There are no black or white emotions. You hurt, I hurt. Pain is pain, love is love. It’s the occasion which is different, not so much the feeling. But if we break life down to the essentials, we share almost everything. The only difference is our cultural and historic context.”
Butler worked as an actor and director in Seattle, Denver, Atlanta, San Francisco and Los Angeles. He dabbled in Blaxploitation films in the 1970s before returning to theater. His production of Samm-Art Williams’s “Home” was the first African-American production to tour Eastern Europe. Butler’s work has been recognized with an Obie, an NAACP Trailblazer Award, the Black Theatre Networks Winona Fletcher Award for Outstanding Achievement in Black Theatre and a Silicon Valley Black Legends Award. In August 2018, he was awarded The Lifetime Achievement Award in Black Theatre, presented by The Black Theatre Network at the Martin Luther King, Jr. Center for Social Change in Memphis, Tennessee.
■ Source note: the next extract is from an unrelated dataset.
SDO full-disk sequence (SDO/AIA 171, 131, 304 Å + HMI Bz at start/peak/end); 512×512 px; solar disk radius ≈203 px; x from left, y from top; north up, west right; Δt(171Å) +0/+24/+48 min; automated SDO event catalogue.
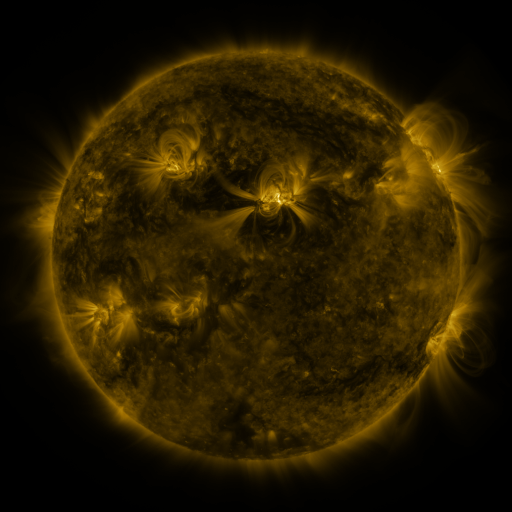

By the early 1990s, however, Butler was a single father in search of a place to establish roots. His mentor Ethel Walker, then a professor of radio, television and theatre at San Jose State, invited him to apply for a position at SJSU. Over the last three decades, Butler has helped introduce colorblind casting at San Jose State and produced work by people of color. As a professor and director of plays both on campus and in regional theater, he has always sought out “message-driven plays.”
One such example is “Bang Bang You’re Dead,” a one-act play by William Mastrosimone that explores the aftermath of a school shooting from the perspective of the killer. Butler first produced the play in 2013 with SJSU’s School Touring Ensemble Program, which stages plays as part of an outreach program at schools across the city and state. In light of the 2018 Parkland shooting, he hopes to bring the play back in 2020. Butler believes his productions can engage young audiences in complex issues and inspire thoughtful dialogue.
“What is a story saying? What difference is it making? What is it revealing?” Butler asks. “I use theater as my chosen social and political platform. It’s not just entertainment. It’s cultural. It’s educational. By doing plays, I can make a difference.”